When to use Word2vec and bag of words?


I'm still unsure about when to use word2vec and when to rely on the bag of words. For example, if I want to develop a text clustering model that takes text as an input and outputs a cluster for each input, should I care about the word representation and use word2vec or should I rely on the bag of words and treat the input text as a document? Please share any more reading and understanding resources with me; I'm very interested in text preprocessing and clustering and want to learn everything I can about it.

Furthermore, if I want to use k-Means for the clustering, should I split the data or it's okay to just work with the whole data in one?


Solution

  • There's no hard rules.

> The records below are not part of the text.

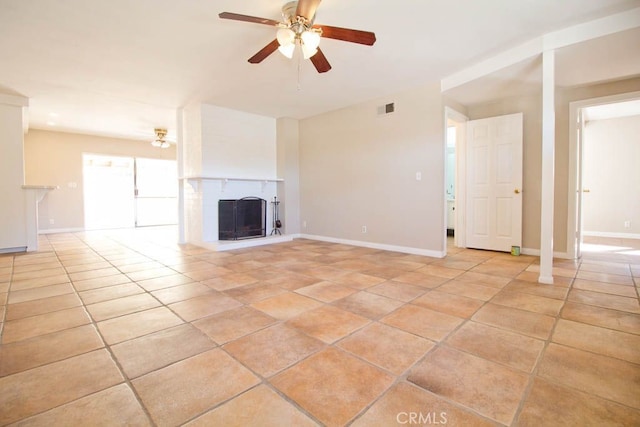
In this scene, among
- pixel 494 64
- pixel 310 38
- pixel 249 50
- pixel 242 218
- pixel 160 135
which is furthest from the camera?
pixel 160 135

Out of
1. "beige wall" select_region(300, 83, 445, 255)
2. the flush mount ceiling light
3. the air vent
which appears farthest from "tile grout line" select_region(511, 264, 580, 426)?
the flush mount ceiling light

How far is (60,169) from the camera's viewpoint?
7109 millimetres

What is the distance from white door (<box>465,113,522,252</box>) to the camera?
4.35 meters

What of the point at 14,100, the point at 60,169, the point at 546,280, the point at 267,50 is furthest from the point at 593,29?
the point at 60,169

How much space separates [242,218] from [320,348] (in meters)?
4.20

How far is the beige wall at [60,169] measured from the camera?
6.82 metres

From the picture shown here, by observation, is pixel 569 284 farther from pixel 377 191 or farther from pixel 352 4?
pixel 352 4

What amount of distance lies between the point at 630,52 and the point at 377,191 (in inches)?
126

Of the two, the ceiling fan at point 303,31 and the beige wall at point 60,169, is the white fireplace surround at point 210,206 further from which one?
the beige wall at point 60,169

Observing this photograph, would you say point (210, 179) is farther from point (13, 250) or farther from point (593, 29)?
point (593, 29)

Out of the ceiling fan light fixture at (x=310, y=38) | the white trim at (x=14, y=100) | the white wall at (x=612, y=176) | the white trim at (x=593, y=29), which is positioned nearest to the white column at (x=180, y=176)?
the white trim at (x=14, y=100)

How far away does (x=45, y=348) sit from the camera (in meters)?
1.70

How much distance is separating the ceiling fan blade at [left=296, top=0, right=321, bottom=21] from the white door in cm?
357

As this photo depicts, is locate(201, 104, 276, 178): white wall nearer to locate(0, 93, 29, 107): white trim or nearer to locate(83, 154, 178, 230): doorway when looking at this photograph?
locate(0, 93, 29, 107): white trim
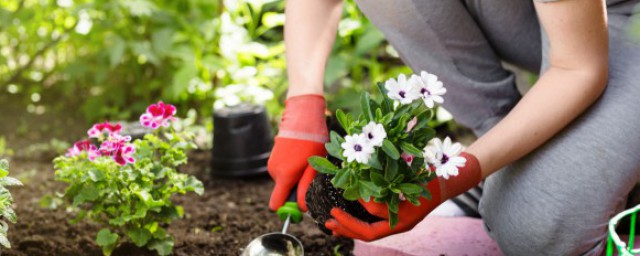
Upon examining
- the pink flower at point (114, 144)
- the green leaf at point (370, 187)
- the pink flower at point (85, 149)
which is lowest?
the green leaf at point (370, 187)

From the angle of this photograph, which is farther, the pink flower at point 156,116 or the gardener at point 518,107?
the pink flower at point 156,116

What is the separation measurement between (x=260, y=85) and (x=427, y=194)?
183 cm

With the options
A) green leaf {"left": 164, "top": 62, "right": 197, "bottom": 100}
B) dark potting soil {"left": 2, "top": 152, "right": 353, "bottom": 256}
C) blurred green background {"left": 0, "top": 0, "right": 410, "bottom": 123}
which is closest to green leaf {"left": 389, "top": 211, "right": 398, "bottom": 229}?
dark potting soil {"left": 2, "top": 152, "right": 353, "bottom": 256}

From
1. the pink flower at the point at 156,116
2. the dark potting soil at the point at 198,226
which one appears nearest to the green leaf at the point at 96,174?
the pink flower at the point at 156,116

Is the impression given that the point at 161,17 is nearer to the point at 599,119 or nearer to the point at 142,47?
the point at 142,47

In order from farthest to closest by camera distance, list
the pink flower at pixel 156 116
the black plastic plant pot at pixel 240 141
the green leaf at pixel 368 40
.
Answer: the green leaf at pixel 368 40
the black plastic plant pot at pixel 240 141
the pink flower at pixel 156 116

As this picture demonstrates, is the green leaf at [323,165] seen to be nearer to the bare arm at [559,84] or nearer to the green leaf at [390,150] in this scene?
the green leaf at [390,150]

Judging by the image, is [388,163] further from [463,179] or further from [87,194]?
[87,194]

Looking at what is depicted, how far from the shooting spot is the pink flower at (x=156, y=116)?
1.75 m

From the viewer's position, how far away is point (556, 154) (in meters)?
1.63

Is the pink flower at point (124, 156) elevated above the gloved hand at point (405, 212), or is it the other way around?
the pink flower at point (124, 156)

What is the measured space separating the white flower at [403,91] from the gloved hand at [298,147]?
341 millimetres

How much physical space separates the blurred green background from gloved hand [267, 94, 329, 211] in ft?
3.48

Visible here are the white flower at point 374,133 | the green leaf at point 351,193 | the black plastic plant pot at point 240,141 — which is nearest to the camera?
the white flower at point 374,133
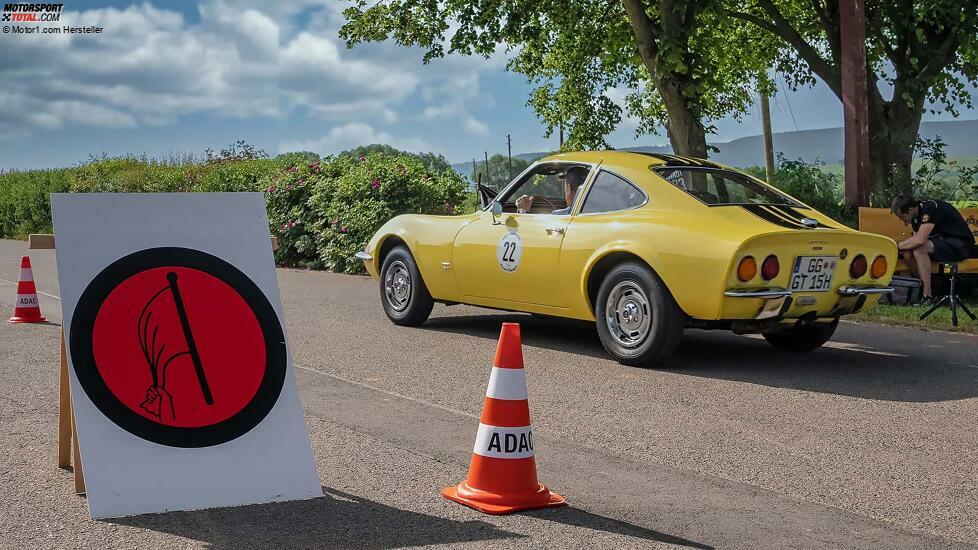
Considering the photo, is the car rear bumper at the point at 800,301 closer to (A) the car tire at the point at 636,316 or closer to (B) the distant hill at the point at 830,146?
(A) the car tire at the point at 636,316

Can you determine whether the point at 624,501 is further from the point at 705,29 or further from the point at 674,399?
the point at 705,29

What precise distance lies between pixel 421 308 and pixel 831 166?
9535 mm

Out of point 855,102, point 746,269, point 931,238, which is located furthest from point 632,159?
point 855,102

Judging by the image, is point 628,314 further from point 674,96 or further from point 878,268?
point 674,96

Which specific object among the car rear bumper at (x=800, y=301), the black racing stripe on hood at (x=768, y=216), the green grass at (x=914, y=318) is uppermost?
the black racing stripe on hood at (x=768, y=216)

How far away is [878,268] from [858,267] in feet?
0.72

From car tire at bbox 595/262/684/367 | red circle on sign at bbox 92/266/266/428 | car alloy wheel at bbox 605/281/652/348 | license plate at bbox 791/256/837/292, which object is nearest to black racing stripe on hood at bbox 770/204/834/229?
license plate at bbox 791/256/837/292

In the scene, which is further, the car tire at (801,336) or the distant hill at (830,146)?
the distant hill at (830,146)

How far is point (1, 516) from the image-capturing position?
14.9ft

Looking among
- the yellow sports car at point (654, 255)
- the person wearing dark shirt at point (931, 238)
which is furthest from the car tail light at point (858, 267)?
the person wearing dark shirt at point (931, 238)

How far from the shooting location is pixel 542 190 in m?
10.1

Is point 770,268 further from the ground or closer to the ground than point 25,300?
further from the ground

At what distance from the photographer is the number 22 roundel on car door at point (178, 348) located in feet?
15.5

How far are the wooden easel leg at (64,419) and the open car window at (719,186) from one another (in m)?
5.18
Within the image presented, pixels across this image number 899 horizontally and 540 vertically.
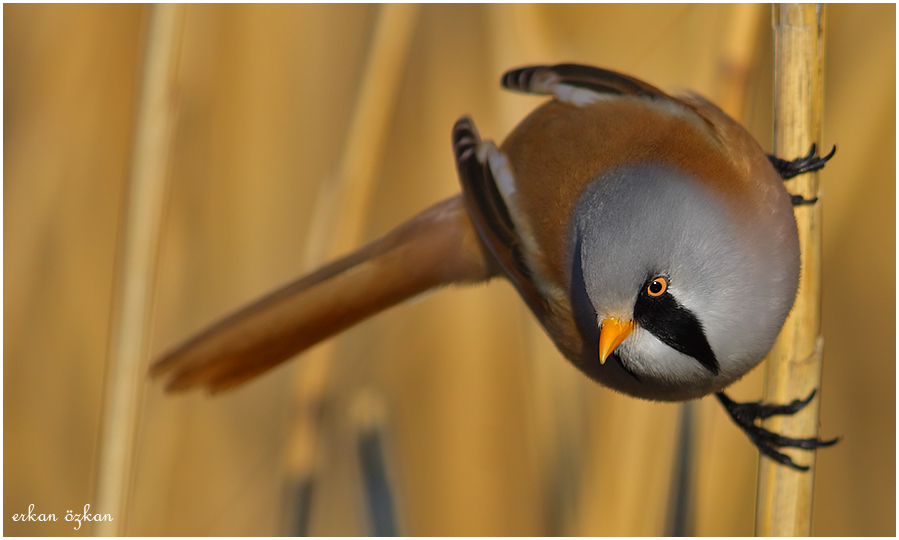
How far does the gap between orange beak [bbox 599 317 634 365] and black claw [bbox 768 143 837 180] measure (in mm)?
349

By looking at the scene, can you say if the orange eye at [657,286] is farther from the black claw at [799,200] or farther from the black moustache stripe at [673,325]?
the black claw at [799,200]

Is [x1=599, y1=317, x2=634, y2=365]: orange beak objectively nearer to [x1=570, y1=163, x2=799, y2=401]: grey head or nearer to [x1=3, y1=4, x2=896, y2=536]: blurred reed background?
[x1=570, y1=163, x2=799, y2=401]: grey head

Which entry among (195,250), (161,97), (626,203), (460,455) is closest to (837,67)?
(626,203)

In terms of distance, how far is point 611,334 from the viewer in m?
0.82

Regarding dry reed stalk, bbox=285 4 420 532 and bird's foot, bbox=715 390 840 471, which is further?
dry reed stalk, bbox=285 4 420 532

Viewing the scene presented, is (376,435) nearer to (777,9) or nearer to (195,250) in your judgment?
(195,250)

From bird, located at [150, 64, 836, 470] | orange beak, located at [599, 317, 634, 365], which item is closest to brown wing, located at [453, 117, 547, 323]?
bird, located at [150, 64, 836, 470]

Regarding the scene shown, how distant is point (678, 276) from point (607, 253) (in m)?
0.08

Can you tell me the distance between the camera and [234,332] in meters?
1.10

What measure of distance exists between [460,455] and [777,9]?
0.96 meters

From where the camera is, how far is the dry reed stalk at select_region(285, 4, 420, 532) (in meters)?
1.12

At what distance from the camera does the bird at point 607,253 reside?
2.71 ft

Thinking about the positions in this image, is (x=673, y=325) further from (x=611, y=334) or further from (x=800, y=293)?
(x=800, y=293)

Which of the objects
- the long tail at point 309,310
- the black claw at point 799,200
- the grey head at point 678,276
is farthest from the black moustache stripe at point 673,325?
the long tail at point 309,310
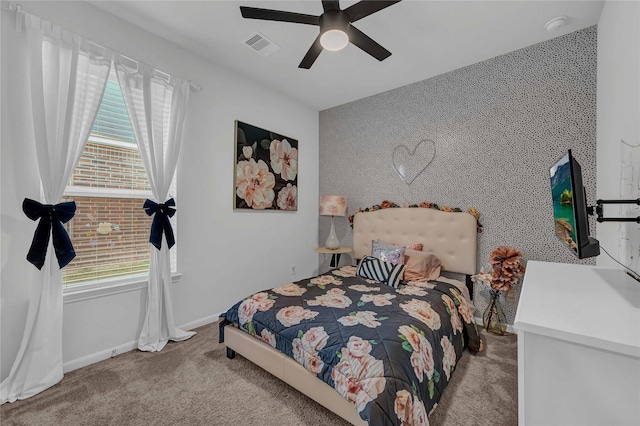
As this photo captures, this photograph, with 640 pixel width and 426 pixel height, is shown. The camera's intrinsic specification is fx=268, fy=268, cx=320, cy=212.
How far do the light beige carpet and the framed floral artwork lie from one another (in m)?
1.65

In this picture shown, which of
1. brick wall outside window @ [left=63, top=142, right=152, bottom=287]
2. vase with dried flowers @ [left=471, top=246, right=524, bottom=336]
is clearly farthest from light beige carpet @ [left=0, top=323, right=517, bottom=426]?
brick wall outside window @ [left=63, top=142, right=152, bottom=287]

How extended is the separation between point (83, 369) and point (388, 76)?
3877mm

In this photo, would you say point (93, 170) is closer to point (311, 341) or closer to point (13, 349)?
point (13, 349)

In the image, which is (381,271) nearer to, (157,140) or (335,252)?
(335,252)

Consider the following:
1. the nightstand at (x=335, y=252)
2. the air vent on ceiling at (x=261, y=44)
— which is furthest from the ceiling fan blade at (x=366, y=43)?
the nightstand at (x=335, y=252)

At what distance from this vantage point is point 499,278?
2.48m

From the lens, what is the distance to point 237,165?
3.04 meters

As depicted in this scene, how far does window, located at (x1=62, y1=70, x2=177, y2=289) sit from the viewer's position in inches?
80.7

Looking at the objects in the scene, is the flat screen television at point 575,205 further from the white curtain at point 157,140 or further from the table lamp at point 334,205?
the white curtain at point 157,140

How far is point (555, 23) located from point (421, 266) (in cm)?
231

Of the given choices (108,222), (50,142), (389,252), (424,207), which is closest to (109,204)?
(108,222)

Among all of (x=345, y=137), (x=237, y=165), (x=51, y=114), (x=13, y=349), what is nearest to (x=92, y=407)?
(x=13, y=349)

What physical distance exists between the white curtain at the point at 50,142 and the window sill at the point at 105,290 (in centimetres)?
12

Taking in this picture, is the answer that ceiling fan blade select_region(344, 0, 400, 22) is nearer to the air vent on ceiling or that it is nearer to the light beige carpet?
the air vent on ceiling
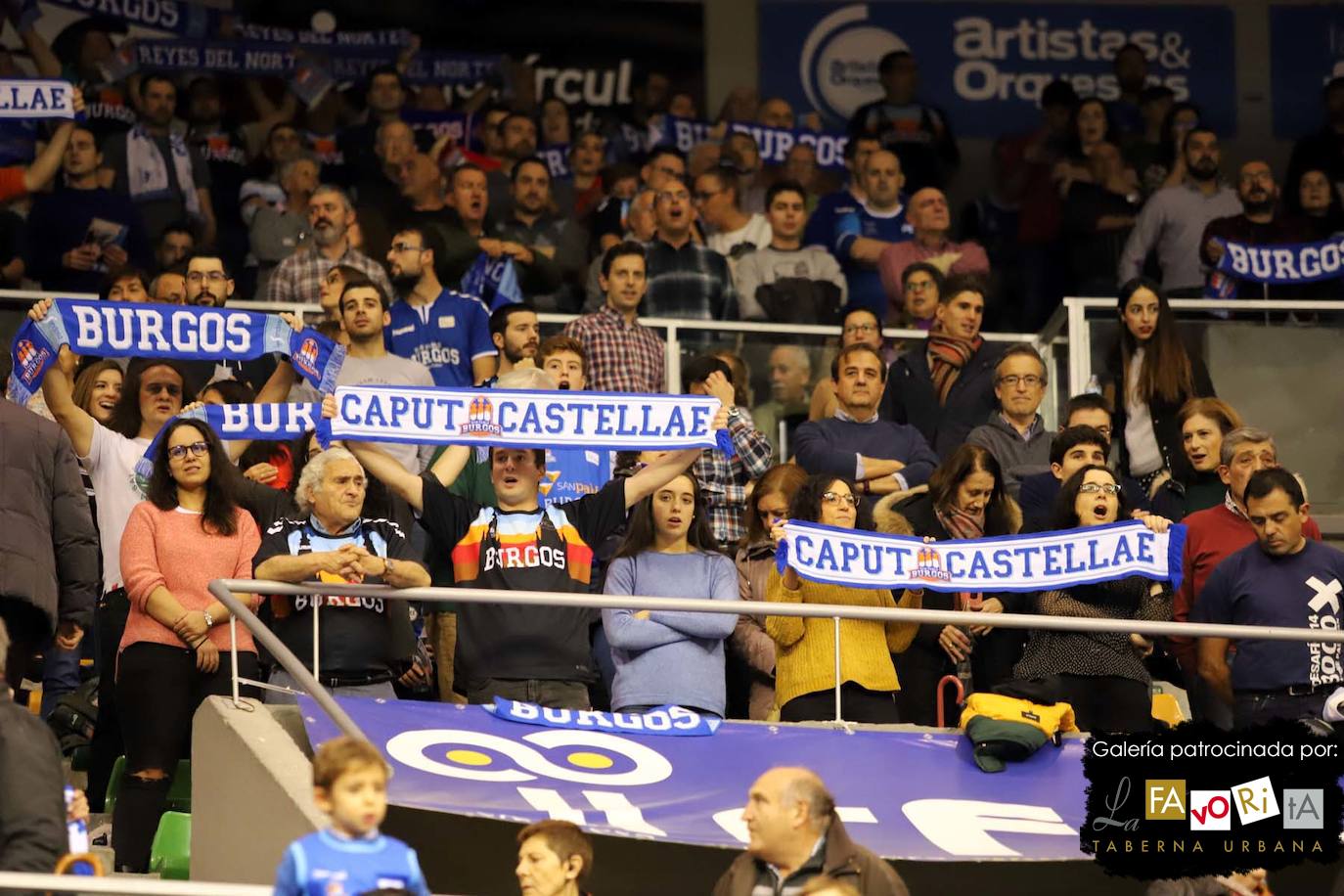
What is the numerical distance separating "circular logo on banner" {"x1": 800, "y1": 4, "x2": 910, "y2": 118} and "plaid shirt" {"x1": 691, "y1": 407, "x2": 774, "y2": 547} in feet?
27.2

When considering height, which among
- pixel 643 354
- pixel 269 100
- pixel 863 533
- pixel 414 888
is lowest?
pixel 414 888

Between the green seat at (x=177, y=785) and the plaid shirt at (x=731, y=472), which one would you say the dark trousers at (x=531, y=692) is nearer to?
the green seat at (x=177, y=785)

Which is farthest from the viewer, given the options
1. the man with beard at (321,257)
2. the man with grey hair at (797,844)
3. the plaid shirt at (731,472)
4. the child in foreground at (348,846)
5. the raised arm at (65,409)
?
the man with beard at (321,257)

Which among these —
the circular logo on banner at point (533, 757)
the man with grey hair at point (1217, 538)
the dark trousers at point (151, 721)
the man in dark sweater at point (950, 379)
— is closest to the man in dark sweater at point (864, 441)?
the man in dark sweater at point (950, 379)

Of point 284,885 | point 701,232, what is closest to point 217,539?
point 284,885

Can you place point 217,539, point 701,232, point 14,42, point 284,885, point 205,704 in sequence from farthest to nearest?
1. point 14,42
2. point 701,232
3. point 217,539
4. point 205,704
5. point 284,885

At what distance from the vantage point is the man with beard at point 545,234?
1573 cm

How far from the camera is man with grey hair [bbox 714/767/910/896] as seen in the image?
27.5 ft

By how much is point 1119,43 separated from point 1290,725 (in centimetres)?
1145

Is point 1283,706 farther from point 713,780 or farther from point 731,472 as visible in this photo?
point 731,472

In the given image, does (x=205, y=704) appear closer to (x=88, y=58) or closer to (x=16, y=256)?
(x=16, y=256)

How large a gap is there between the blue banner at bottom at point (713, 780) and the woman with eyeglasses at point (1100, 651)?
0.25m

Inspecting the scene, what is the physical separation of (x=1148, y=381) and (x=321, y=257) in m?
4.68

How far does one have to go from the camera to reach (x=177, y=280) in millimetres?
13539
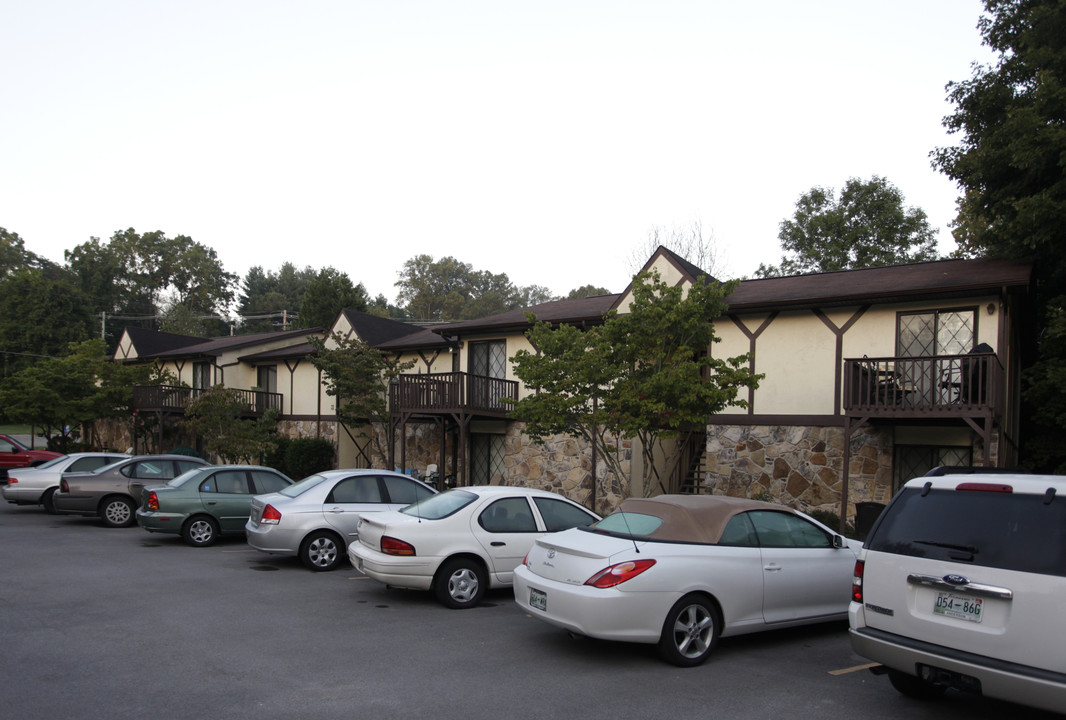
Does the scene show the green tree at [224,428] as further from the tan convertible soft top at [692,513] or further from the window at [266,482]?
the tan convertible soft top at [692,513]

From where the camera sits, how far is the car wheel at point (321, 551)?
37.6 feet

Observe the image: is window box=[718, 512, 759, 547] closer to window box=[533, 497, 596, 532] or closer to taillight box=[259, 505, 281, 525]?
window box=[533, 497, 596, 532]

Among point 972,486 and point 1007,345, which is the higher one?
point 1007,345

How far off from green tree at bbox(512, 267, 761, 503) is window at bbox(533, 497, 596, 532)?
12.9 feet

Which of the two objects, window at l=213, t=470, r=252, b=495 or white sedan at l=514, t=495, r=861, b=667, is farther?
window at l=213, t=470, r=252, b=495

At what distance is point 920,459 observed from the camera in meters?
15.8

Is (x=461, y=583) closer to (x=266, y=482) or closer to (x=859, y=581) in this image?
(x=859, y=581)

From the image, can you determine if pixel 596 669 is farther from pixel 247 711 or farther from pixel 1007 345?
pixel 1007 345

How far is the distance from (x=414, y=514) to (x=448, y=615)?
141 centimetres

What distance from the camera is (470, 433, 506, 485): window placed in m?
22.9

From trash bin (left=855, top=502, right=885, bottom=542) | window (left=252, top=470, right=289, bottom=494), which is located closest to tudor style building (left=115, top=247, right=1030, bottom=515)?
trash bin (left=855, top=502, right=885, bottom=542)

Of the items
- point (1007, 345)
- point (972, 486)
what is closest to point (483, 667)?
point (972, 486)

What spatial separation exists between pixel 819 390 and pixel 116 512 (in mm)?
14675

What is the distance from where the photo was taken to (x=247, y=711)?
5559mm
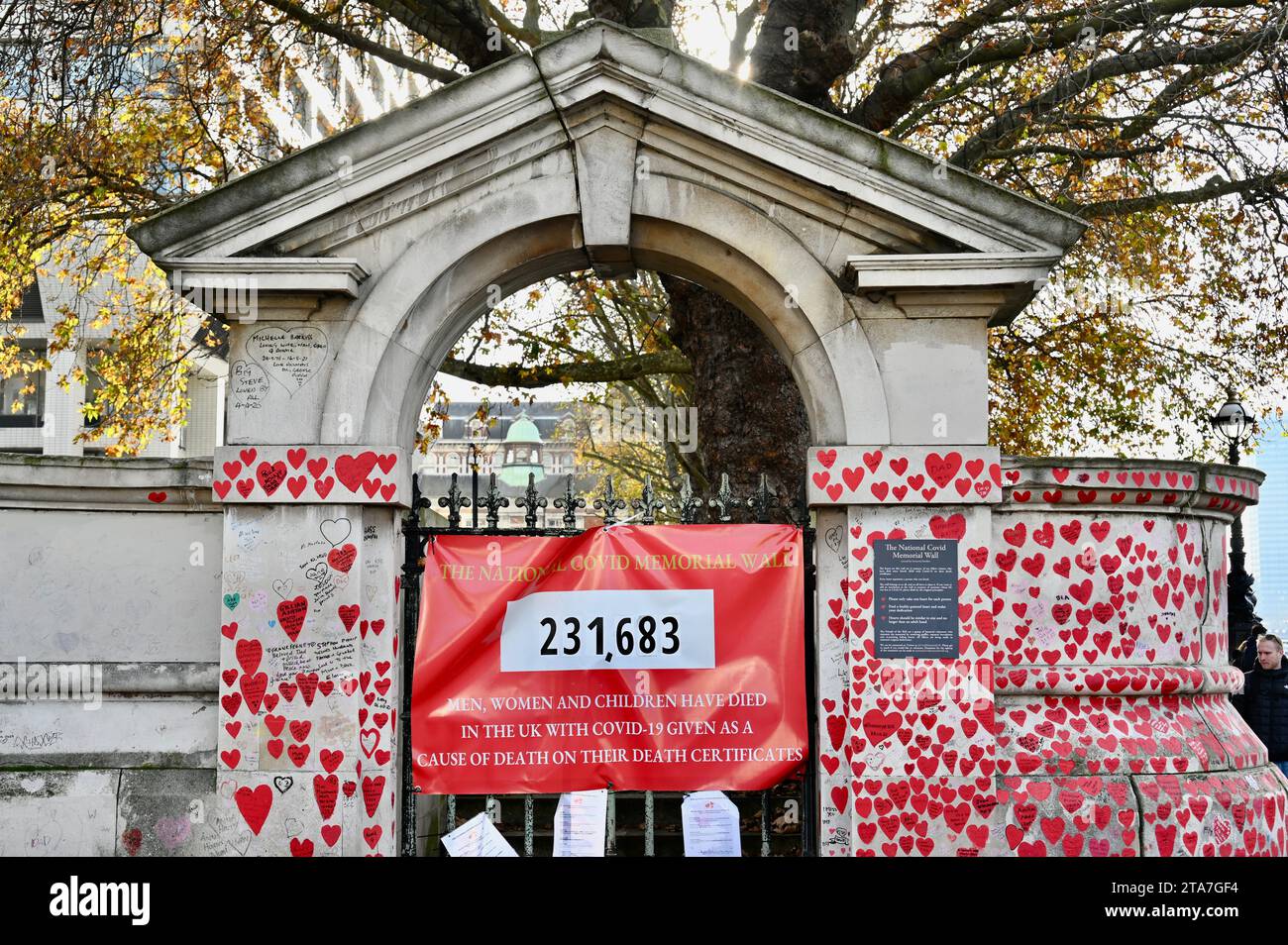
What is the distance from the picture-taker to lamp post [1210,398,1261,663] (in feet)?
50.4

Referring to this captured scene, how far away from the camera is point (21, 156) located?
12.1 metres

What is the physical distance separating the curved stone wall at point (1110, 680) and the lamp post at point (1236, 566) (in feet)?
25.7

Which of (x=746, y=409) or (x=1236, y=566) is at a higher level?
(x=746, y=409)

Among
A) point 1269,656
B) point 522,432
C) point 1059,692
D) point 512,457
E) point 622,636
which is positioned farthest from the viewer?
point 522,432

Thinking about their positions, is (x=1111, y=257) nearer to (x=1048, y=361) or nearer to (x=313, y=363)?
(x=1048, y=361)

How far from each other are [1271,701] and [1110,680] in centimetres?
513

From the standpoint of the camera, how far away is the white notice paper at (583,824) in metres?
6.67

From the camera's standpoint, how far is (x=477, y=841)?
6.72m

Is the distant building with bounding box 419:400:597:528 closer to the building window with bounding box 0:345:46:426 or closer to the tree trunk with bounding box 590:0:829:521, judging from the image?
the tree trunk with bounding box 590:0:829:521

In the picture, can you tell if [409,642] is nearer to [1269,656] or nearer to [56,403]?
[1269,656]

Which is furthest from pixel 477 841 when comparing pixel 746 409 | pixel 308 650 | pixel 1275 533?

Generally, for any set of techniques you consider plausibly-appropriate, & within your skills/budget, you try them all against your specific data & task, and pick the ones that go better.

    (You might develop some vague intuitions over time about situations where certain approaches are more likely to reflect the 'essential' parts of your task - but they can hadly be communicated in a StackOverflow answer over all possibilities.)

    If you've tried specific things & been surprised or disappointed by the result, that might create a more-answerable question, where you supply the specifics of your data/task, & what you've tried, & what your results are, and ask about specific unexpected behaviors, or specific aspects you'd want corrected/improved.